**RECORDS SUPPLIED:**

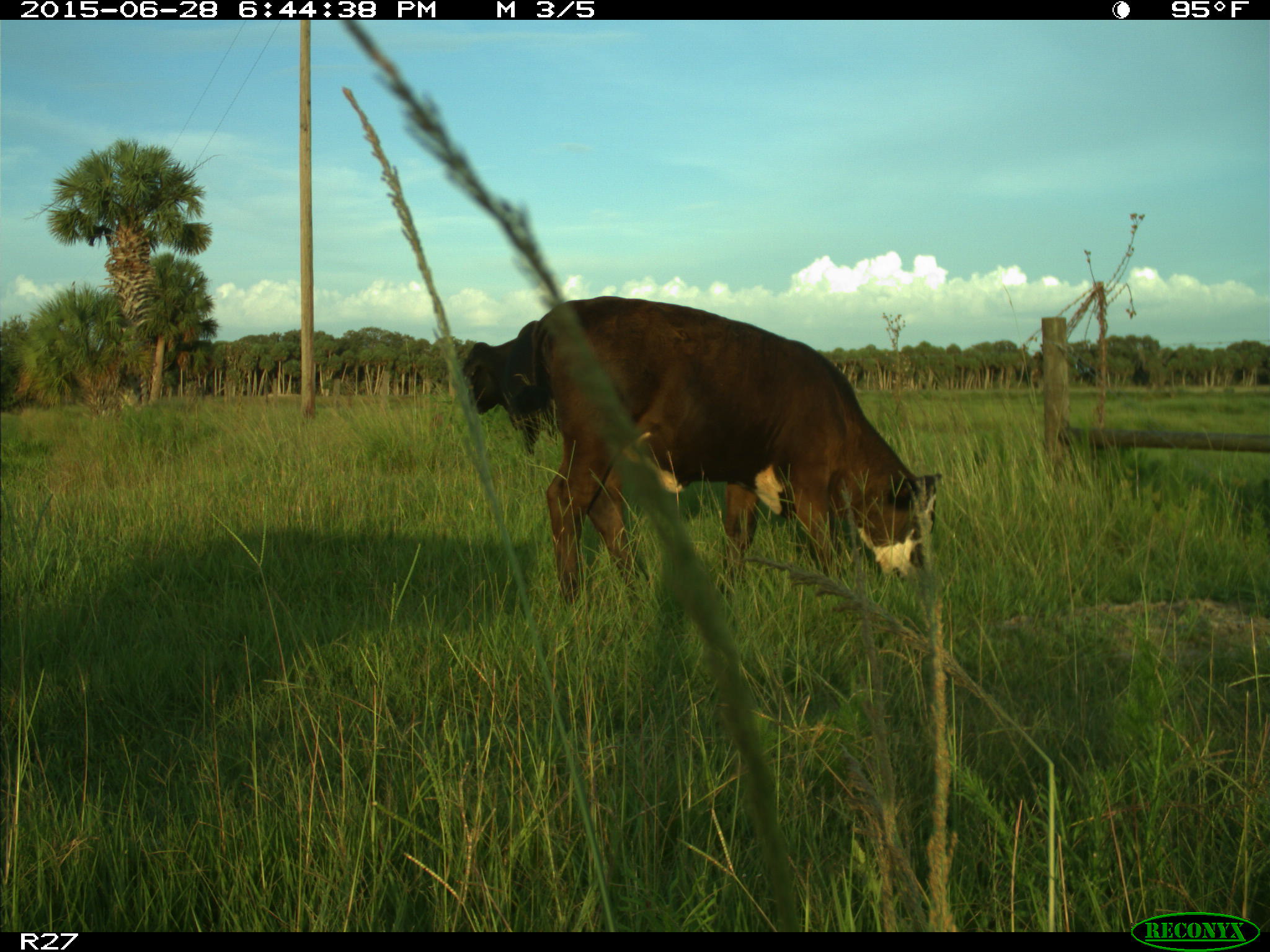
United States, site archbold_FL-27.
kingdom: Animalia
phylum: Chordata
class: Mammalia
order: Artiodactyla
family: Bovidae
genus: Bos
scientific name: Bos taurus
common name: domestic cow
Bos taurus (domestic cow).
* * *
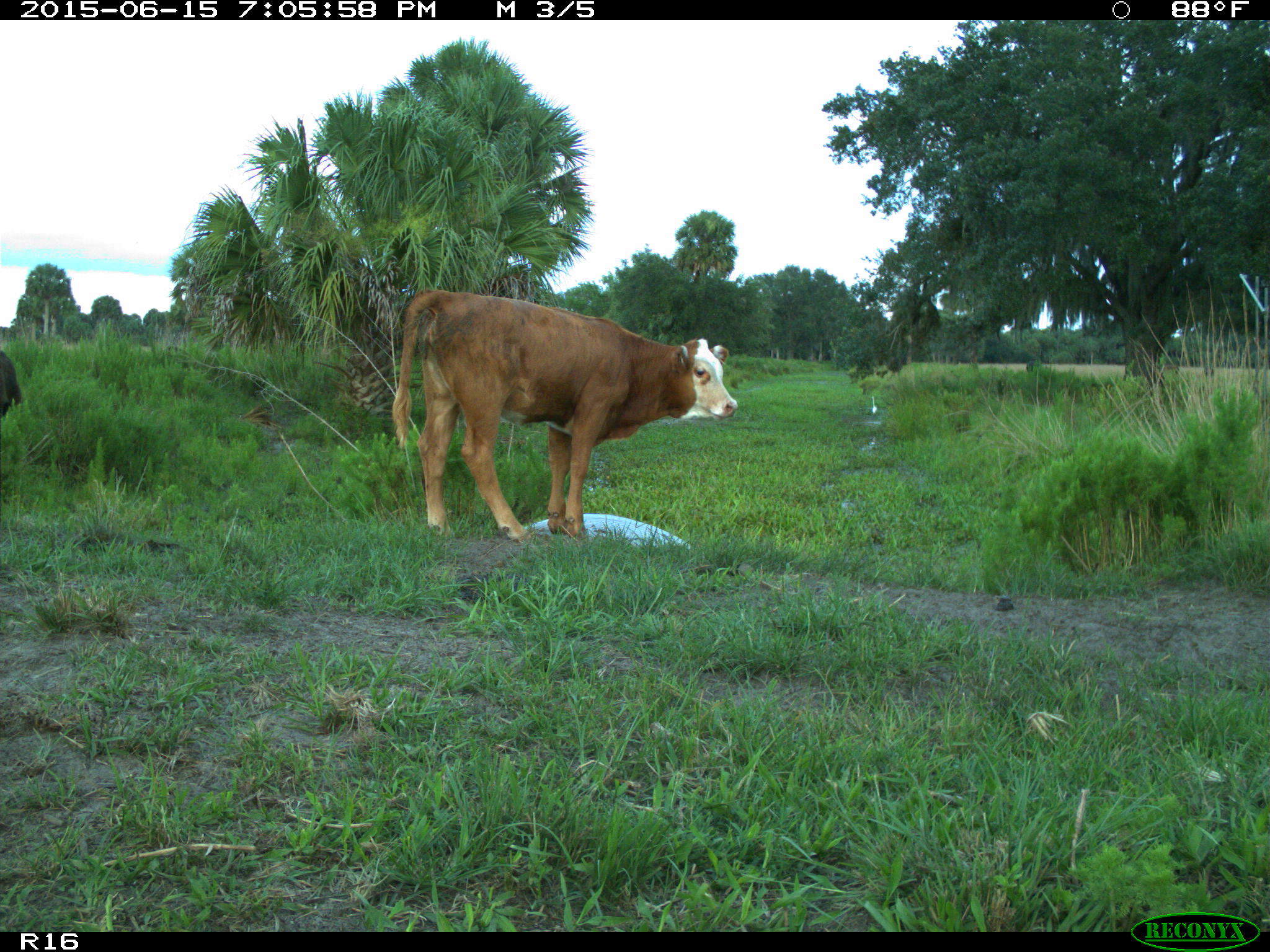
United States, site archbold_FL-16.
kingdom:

**ACTION ITEM:** The expected answer is a copy of each line above containing "States".

**REPLY:**
United States, site archbold_FL-27.
United States, site archbold_FL-16.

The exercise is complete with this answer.